Notably, the bill also requires platforms to make the strongest version of these safeguards the default setting on their services. What's more, it would prohibit services from encouraging minors to turn off those controls.

Covered platforms would need to release annual public reports based on an independent, third-party audit of the risks of harm to minors on their services. They would also need to provide access to data for researchers vetted by the National Telecommunications and Information Administration to conduct public interest research on the harms to minors online.

Unlike other bills targeting online platforms, this one does not include a minimum size threshold to be considered liable under the act. Blumenthal said that's because "responsibility is not a matter of the numbers of people who are viewing or seeing toxic content."

The bill also directs government agencies to figure out the best ways to protect minors on these services. For example, it directs the Federal Trade Commission to create guidelines for covered platforms on how to conduct market- and product-focused research on minors.
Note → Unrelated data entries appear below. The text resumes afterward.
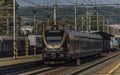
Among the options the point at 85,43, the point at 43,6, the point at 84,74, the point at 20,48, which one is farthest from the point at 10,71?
the point at 20,48

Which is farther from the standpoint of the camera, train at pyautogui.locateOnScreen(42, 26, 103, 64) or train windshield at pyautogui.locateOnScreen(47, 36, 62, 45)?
train windshield at pyautogui.locateOnScreen(47, 36, 62, 45)

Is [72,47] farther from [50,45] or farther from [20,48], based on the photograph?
[20,48]

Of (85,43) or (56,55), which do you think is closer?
(56,55)

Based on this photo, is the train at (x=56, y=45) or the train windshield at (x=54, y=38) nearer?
the train at (x=56, y=45)

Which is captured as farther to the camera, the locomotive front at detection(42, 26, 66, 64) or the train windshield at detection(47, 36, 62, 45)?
the train windshield at detection(47, 36, 62, 45)

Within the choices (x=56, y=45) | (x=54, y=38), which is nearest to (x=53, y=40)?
(x=54, y=38)

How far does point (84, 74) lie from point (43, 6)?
3072cm

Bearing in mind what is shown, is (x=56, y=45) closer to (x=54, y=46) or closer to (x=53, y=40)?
(x=54, y=46)

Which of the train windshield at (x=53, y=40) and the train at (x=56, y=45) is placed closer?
the train at (x=56, y=45)

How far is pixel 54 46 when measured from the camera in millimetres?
34812

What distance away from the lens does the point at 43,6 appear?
187 ft

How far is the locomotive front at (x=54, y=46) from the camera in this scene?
1367 inches

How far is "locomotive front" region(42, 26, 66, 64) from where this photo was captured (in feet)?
114

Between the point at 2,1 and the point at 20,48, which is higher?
the point at 2,1
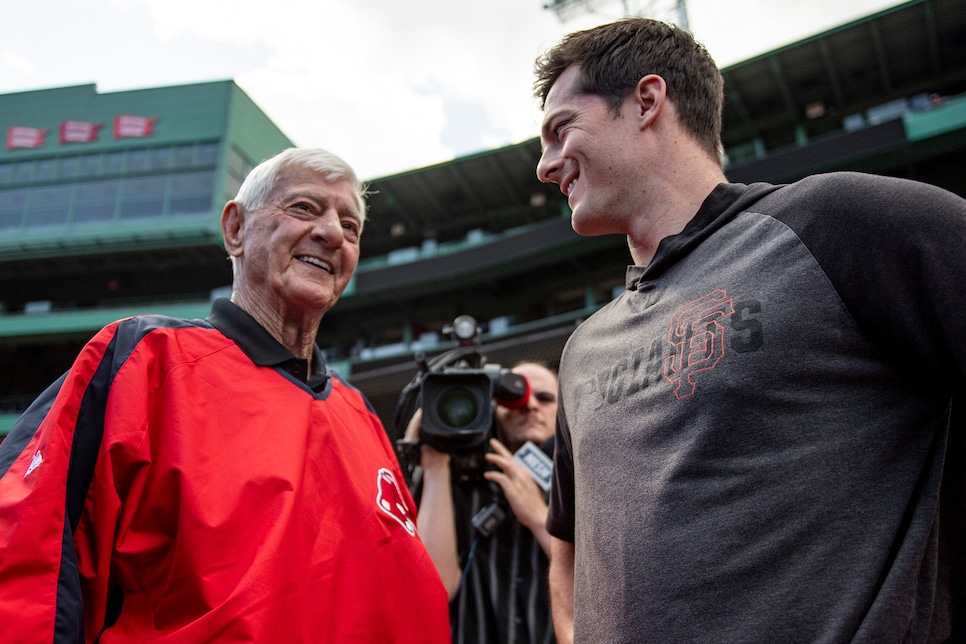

It also requires the NTIA to study how platforms can most feasibly and accurately verify ages of their users.

The bill would create a new council of parents, experts, tech representatives, enforcers and youth voices, convened by the Commerce secretary to give advice on how to implement the law. It would be enforced by the FTC and state attorneys general.

Blumenthal said he's hopeful the Commerce Committee will move efficiently toward a markup so the bill can eventually reach the floor for a full Senate vote.

Blackburn told reporters that the issue of child safety online is one she and her colleagues hear about constantly from their constituents.

"This issue of what is happening online to children is something that comes up repeatedly, with them saying, there has to be something done about this," she said.